Can a Korean character, with Korean concerns and a Korean family be a main character in American fiction? Both this book and Eleanor & Park have half-Korean kids as protagonists, with one foot ethnically in Korean territory and yet the entire rest of their identity rooted in middle America. Even Re Jane's character is half-Korean, her Korean link orphaned since her infancy. Yes, she struggles slightly with her Korean self, and she sometimes uses Korean words to describe her family in Queens, but overall she could be anyone. She leans to converse fluently, and becomes intimate, literally, with the white, educated elite.
I'm not complaining, just wondering what is possible here.
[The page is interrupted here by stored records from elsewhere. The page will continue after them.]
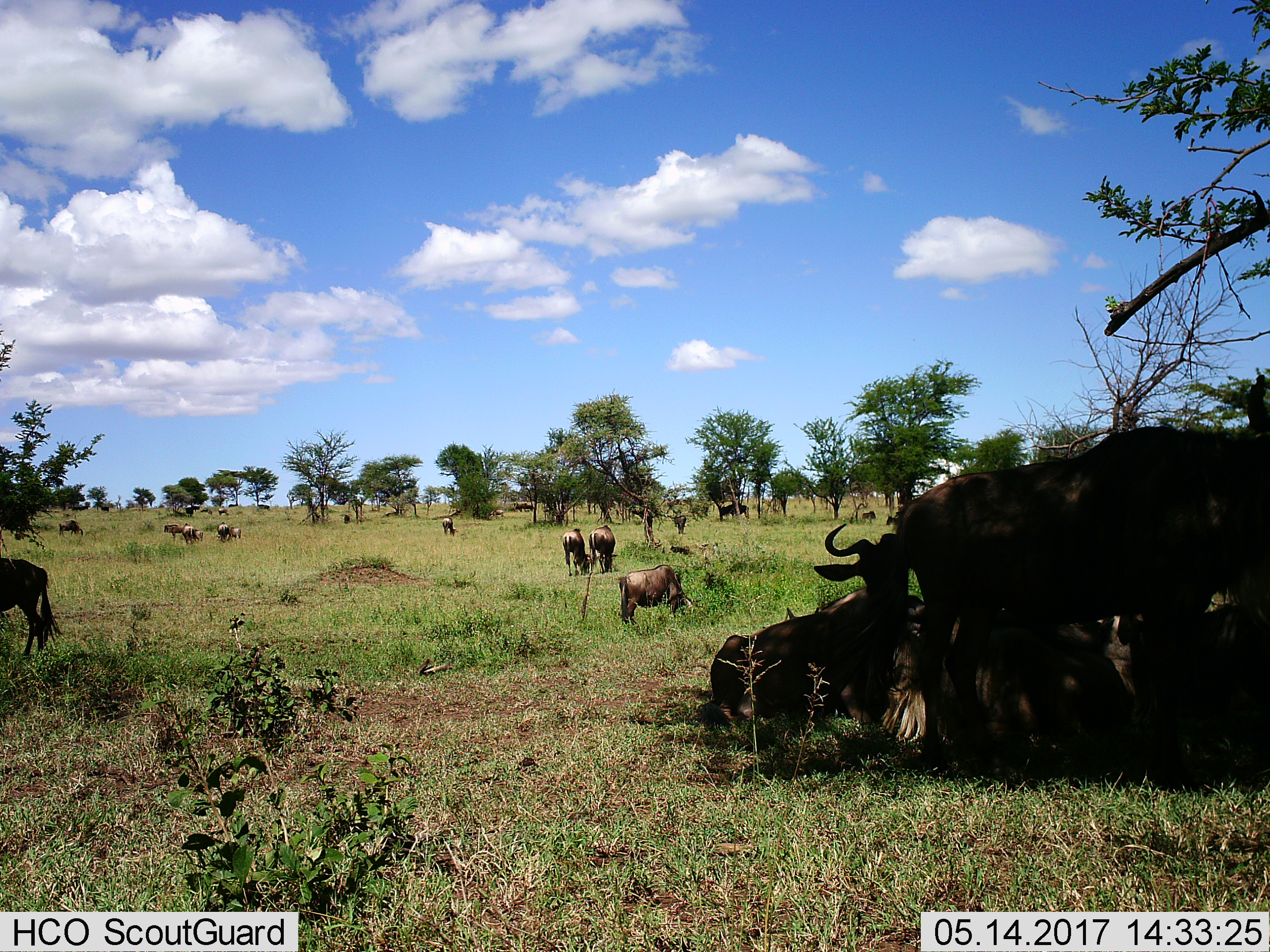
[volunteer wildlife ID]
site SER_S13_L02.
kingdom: Animalia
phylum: Chordata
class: Mammalia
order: Artiodactyla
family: Bovidae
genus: Connochaetes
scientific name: Connochaetes taurinus taurinus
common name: blue wildebeest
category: wildebeestblue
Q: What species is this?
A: Wildebeestblue (blue wildebeest) (Connochaetes taurinus taurinus).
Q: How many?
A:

Are these authors creating half-Korean characters to physically manifest the experience of being a hyphenated identity? Or is it crutch to appeal to more of the American audience? I'm currently writing a book that involves Korean themes and Korean characters, and I've struggled with this myself. Maybe the "acceptance" of Asian protagonists in literature is like the acceptance of black actors and actresses in American media - something that happens in gradated shades of transition.
And that makes me wonder - must the acceptance of a racialized main character in literature come before the acceptance of a racialized main character in visual media? After all, literature is half-blind, in a sense.
That's all to say, this book was really cute and I thoroughly enjoyed it, even though the plot seemed to be a bit cliche when I first started and the writing a bit simplistic.